Records from a data source:
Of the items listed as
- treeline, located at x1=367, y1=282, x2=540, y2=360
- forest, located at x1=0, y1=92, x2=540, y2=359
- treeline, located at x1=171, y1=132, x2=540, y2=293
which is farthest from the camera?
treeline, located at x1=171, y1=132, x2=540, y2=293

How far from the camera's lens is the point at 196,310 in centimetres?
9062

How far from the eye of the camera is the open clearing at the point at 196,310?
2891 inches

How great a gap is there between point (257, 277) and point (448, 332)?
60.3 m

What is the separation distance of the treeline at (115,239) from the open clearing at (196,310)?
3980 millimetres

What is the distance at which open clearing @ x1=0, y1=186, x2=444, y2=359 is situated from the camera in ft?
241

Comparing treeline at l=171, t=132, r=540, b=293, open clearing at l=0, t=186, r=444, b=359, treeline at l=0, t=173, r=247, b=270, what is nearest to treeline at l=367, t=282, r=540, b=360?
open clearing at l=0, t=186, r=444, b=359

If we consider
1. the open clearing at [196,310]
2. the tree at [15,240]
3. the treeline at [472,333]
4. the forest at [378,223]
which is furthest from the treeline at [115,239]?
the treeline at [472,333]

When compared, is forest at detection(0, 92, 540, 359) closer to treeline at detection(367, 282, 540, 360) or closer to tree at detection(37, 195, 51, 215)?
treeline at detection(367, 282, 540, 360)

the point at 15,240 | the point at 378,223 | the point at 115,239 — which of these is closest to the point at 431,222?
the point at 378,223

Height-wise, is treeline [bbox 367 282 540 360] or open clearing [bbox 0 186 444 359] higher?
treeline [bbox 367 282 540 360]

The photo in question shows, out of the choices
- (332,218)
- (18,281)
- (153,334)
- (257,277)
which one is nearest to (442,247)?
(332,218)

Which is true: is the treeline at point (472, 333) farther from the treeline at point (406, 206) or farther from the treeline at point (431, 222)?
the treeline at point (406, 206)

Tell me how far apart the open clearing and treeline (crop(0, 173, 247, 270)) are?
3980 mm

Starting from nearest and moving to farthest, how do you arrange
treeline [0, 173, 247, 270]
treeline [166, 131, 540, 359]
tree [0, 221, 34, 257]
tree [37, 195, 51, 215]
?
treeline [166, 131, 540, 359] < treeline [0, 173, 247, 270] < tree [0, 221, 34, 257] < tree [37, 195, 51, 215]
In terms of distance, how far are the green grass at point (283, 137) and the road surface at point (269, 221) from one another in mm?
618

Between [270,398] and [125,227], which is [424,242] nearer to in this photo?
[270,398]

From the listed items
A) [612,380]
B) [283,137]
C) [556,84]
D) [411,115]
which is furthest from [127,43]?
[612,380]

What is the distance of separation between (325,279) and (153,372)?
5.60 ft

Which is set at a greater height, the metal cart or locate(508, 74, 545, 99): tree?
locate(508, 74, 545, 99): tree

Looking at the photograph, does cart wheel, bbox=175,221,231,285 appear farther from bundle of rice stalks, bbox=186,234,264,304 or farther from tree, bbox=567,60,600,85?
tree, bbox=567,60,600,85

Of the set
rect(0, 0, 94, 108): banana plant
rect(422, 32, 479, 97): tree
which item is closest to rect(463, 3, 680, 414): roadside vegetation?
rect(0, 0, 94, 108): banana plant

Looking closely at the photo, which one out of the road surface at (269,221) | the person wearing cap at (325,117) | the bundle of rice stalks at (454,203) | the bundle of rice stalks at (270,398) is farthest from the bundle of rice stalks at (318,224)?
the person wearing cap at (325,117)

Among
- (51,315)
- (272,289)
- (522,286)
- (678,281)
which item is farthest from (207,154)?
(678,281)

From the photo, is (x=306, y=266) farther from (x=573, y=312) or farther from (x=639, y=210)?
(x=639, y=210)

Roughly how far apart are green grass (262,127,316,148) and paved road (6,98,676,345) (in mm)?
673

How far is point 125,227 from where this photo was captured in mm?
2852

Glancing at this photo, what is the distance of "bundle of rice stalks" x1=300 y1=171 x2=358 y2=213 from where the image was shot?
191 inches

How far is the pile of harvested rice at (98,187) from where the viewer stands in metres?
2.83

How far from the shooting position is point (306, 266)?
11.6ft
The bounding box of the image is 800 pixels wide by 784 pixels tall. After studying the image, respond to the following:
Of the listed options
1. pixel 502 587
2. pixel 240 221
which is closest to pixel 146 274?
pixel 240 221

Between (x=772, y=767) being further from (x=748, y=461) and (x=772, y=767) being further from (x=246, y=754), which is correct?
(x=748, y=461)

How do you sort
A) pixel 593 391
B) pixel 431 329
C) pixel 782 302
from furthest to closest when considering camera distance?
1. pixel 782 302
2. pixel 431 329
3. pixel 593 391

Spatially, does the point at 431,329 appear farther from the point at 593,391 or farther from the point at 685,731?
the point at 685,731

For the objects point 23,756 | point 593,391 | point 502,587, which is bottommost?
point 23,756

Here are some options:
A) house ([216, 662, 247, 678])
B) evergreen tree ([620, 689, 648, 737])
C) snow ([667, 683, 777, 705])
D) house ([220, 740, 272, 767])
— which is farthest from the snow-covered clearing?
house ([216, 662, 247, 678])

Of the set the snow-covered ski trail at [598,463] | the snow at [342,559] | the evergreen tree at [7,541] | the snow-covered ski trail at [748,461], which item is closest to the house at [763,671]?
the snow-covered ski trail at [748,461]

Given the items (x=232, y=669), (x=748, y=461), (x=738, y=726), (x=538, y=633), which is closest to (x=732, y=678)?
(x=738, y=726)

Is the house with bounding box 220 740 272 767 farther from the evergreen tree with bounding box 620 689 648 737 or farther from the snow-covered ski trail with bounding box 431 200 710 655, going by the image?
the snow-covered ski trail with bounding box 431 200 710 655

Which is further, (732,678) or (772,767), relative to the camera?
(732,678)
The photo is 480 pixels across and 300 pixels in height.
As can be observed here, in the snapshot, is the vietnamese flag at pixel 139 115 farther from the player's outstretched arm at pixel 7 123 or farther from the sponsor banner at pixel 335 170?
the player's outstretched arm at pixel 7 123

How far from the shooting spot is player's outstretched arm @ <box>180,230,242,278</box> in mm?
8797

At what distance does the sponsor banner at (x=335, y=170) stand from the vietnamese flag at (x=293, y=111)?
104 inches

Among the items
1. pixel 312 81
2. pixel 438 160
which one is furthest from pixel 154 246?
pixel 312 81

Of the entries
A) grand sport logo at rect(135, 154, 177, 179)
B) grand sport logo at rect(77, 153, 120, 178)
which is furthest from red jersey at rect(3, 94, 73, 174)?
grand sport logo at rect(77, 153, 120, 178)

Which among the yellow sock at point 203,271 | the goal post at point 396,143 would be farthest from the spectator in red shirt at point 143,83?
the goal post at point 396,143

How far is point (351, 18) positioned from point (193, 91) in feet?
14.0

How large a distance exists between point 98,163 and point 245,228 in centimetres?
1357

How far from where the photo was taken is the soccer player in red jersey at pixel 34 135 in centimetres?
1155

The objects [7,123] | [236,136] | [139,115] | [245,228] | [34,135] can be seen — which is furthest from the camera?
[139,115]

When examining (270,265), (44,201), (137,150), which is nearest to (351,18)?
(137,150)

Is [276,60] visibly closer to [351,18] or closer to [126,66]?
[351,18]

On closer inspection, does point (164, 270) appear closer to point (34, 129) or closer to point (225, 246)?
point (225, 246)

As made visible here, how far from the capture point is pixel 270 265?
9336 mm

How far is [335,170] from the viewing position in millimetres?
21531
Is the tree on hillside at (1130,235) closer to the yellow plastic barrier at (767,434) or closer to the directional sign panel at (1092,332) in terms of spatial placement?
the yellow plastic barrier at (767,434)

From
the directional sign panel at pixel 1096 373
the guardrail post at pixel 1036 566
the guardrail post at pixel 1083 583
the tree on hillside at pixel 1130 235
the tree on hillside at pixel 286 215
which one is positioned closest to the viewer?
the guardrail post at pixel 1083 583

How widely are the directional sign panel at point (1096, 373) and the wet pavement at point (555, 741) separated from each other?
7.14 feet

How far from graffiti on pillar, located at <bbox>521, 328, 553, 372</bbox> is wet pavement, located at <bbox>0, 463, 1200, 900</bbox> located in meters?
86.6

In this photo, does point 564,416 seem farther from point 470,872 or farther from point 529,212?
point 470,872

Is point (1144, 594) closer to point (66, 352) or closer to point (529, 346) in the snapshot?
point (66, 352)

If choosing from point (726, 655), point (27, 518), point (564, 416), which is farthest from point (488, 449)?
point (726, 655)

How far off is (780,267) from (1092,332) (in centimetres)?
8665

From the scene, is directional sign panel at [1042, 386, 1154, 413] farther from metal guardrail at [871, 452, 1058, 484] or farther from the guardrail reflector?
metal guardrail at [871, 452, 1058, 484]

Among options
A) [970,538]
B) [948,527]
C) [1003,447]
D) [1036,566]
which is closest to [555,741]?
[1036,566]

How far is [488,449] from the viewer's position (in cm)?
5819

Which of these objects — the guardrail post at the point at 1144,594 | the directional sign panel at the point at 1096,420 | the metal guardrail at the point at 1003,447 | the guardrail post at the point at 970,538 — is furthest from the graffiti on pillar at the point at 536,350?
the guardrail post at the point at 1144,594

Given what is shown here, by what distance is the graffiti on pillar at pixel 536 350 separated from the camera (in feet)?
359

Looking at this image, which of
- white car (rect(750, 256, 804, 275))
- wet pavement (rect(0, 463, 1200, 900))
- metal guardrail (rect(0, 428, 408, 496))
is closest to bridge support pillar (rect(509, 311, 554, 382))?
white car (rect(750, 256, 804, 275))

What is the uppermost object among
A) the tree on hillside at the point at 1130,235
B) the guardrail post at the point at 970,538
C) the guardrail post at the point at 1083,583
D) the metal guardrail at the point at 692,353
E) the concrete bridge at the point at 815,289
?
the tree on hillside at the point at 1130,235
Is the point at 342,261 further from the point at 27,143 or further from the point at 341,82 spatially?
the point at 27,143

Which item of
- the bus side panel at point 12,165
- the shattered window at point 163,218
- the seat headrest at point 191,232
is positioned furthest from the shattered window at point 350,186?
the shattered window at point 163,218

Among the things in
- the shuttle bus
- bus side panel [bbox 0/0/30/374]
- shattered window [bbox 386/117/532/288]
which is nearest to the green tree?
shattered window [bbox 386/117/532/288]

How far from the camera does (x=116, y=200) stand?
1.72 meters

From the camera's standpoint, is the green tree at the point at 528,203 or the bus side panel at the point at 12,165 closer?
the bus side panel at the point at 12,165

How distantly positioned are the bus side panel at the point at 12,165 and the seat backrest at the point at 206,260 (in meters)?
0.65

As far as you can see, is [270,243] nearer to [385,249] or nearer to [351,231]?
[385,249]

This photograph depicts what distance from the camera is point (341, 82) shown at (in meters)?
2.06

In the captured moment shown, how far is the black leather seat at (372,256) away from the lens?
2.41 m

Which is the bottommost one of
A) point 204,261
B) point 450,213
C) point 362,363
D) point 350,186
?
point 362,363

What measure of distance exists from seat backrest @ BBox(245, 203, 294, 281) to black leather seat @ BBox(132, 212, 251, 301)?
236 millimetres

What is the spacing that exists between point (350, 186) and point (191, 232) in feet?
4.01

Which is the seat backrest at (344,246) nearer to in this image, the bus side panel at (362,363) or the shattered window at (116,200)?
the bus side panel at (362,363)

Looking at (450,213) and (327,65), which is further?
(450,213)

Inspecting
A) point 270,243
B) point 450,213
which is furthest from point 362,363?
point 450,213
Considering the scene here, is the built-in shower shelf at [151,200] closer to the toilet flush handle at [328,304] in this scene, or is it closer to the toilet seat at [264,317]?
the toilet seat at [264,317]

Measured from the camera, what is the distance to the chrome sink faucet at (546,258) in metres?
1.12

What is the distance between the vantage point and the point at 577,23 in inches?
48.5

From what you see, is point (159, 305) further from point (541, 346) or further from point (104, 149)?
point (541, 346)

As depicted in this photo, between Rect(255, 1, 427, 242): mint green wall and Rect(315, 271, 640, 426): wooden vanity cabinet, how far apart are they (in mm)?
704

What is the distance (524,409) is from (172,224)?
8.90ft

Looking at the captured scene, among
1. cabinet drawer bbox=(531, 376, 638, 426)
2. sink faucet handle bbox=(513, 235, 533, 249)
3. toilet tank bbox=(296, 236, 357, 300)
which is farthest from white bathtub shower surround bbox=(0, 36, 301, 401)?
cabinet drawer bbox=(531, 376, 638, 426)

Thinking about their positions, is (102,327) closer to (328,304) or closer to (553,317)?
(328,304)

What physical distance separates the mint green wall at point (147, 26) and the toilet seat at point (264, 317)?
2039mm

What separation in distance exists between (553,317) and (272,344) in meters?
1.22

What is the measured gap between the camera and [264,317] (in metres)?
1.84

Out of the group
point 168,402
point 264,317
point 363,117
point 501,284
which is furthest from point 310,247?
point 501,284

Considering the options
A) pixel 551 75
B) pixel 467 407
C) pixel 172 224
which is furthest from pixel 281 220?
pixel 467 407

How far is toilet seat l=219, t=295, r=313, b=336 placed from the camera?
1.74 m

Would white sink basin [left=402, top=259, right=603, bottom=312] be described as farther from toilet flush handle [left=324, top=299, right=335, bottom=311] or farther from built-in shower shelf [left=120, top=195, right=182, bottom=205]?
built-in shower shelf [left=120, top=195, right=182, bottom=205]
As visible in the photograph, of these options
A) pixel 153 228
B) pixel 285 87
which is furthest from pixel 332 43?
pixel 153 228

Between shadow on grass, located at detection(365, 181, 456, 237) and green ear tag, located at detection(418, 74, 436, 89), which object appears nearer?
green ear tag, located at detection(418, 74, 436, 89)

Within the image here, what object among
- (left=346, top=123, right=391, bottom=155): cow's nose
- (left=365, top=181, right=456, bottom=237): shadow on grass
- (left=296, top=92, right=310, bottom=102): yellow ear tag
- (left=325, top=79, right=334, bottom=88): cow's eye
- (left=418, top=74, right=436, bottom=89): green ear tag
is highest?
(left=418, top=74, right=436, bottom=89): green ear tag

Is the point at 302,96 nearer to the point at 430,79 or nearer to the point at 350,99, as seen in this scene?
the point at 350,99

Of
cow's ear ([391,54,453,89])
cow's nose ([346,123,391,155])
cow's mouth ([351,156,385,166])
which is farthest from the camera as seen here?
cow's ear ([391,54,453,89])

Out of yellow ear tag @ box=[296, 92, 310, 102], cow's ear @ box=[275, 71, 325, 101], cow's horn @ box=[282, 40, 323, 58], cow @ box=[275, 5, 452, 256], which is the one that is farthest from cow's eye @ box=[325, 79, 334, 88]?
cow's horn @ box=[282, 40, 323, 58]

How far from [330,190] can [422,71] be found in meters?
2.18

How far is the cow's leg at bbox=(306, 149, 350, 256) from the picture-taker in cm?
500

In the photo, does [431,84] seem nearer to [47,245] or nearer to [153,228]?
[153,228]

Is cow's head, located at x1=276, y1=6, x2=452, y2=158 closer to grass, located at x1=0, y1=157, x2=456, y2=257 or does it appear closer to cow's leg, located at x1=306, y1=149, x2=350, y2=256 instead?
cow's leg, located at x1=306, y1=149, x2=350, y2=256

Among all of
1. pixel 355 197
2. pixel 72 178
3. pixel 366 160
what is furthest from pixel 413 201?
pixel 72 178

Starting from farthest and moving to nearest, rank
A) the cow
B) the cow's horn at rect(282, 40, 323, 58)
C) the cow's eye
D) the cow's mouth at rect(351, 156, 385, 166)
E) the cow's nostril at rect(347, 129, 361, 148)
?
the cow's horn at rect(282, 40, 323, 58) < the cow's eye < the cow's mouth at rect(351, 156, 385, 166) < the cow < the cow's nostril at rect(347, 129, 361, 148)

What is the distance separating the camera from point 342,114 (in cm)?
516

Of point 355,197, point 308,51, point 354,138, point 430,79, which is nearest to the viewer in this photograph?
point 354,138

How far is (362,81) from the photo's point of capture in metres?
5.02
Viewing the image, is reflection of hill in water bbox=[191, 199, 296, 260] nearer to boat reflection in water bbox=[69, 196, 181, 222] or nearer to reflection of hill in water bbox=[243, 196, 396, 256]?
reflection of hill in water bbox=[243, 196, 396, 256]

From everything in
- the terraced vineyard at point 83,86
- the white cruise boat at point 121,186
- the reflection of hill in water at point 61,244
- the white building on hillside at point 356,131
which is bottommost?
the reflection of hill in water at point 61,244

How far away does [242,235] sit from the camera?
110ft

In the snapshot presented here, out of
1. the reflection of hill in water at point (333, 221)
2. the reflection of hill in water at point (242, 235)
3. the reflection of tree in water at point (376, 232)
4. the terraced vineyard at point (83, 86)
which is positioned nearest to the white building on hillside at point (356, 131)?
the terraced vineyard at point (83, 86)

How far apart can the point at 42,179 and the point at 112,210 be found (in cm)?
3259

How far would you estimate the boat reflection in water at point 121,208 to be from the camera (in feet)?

# [Written request]
Return every line from the one holding "How far away" through the end of the data, exactly as it appears, with both ends kept and nothing else.

# [Solution to this task]
How far away does [242,235] sit from the camera?
110ft

In the snapshot presented here, out of
1. the reflection of hill in water at point (333, 221)
2. the reflection of hill in water at point (242, 235)
3. the reflection of tree in water at point (376, 232)
4. the terraced vineyard at point (83, 86)
which is positioned nearest to the white building on hillside at point (356, 131)?
the terraced vineyard at point (83, 86)

How far apart can the point at 42,179 and the point at 112,210 be found (in cm)?
3259

How far would you estimate the boat reflection in water at point 121,208 to be from the camera (in feet)?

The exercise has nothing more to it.